Papier d'Arménie
Papier d'Arménie, in tune with the times since 1885!
It all begins with "tears" of resin. Benzoin, a resin from the aliboufier, a tree grown in Laos, reaches Montrouge as amber droplets, then dissolves in a solution for several weeks before its perfume extracts are added. The solution, whose composition remains secret, soaks into a blotting-type paper, sheet by sheet, by hand. Six months and at least twelve steps go into a single booklet.
Behind the gesture lies a story born in the late nineteenth century. Travelling in Armenia, Auguste Ponsot noticed that homes and sickrooms were scented and freshened by burning benzoin. With his partner, the pharmacist Henri Rivier, they worked out the formula to extract the benzoin and chose paper as its support, able to smoulder slowly, without a flame. The house has never left Montrouge since.
Five generations on, Arnaud Schvartz took over from his mother in 2025 at the head of Papier d'Arménie®, where around ten artisans share three trades. Some have stayed as long as thirty years. Around the iconic Tradition booklet came two new scented booklets (Arménie and Rose), created in 2006 and 2009 by the renowned creator-perfumer Francis Kurkdjian.
Plant-based wax candles in the three scents (Tradition, Arménie and Rose), also devised by the perfumer Francis Kurkdjian, and ceramic burners round out the range offered by Papier d'Arménie®.

Why we love this brand
PAPIER D'ARMENIE® is a French family business, founded in 1885. For more than 140 years, its singular products have been made by hand near Paris. Blending tradition, heritage and elegance, the brand stands as a symbol of the French art of living.

Record excerpts:

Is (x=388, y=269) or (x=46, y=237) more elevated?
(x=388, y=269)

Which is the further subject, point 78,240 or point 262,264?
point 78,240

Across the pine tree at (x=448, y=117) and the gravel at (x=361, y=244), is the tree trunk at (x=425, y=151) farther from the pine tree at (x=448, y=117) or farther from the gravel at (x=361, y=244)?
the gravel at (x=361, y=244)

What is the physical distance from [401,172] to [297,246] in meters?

Task set:
- a) Repeat word for word the passage of the Papier d'Arménie page that begins with the words containing "Plant-based wax candles" and ends with "by Papier d'Arménie®.".
- b) According to the Papier d'Arménie page, in which country is the aliboufier tree grown?
- c) Write the next part of the Papier d'Arménie page, picking up after its final sentence.

Numbered responses:
- a)
Plant-based wax candles in the three scents (Tradition, Arménie and Rose), also devised by the perfumer Francis Kurkdjian, and ceramic burners round out the range offered by Papier d'Arménie®.

- b) Laos

- c)
Few home fragrances can claim six months of artisanal making for an object known to 70% of French people.
Here, the same family descended from its creator Henri Rivier has carried on the tradition of the gesture since 1885, from benzoin to paper soaked by hand, without giving in to mass production.
Featured products
The burnable booklets
This is the product that started everything. A Papier d'Arménie booklet holds, for the Tradition, twelve sheets of three strips of benzoin-soaked paper. The ritual is fixed: tear off a strip, fold it concertina-style, light it and blow out the flame. Stand it on its edge so it smoulders on its own, without an open flame, releasing its scented smoke. Three fragrances coexist: the vanilla and balsamic benzoin of Tradition, the woody, spiced blend of Arménie, and the more fruity, delicately honeyed note of Rose. Expect a few euros for a booklet, more for the vintage gift boxes and the Boîte 1900, which revive the house's period artwork.
Papier d'Arménie® booklets can be used all year round to scent your home and create a sense of wellbeing.
The scented candles
Born in 2006 from an encounter with the perfumer Francis Kurkdjian, the candles carry the booklet's world into another form. In plant-based wax with a cotton wick, produced in Grasse (France) by a master candlemaker and with around fifty hours of burn time, they take up the brand's three scents. Each works its own palette: the Arménie version, for instance, cedar, cinnamon leaf, sage and Provence lavender. You light them for a few hours, snuff them out, and the warm wax keeps diffusing the iconic scents of Papier d'Arménie®.
The burners and gift boxes
Beyond the paper, the house tends to the object and to memory. The burner, created in 1996, keeps its triangular shape topped with a small dome: you place the lit strip inside, and the scent escapes through the top. Available in ceramic or terracotta and in five colours, from white to carmine red, it settles into the decor rather than dominating it. Alongside, the Vintage gift boxes and the Boîte 1900 replay the brand's old iconography, medals and diplomas included, around booklets tucked into their case. This is the heritage side of Papier d'Arménie, to give or to keep.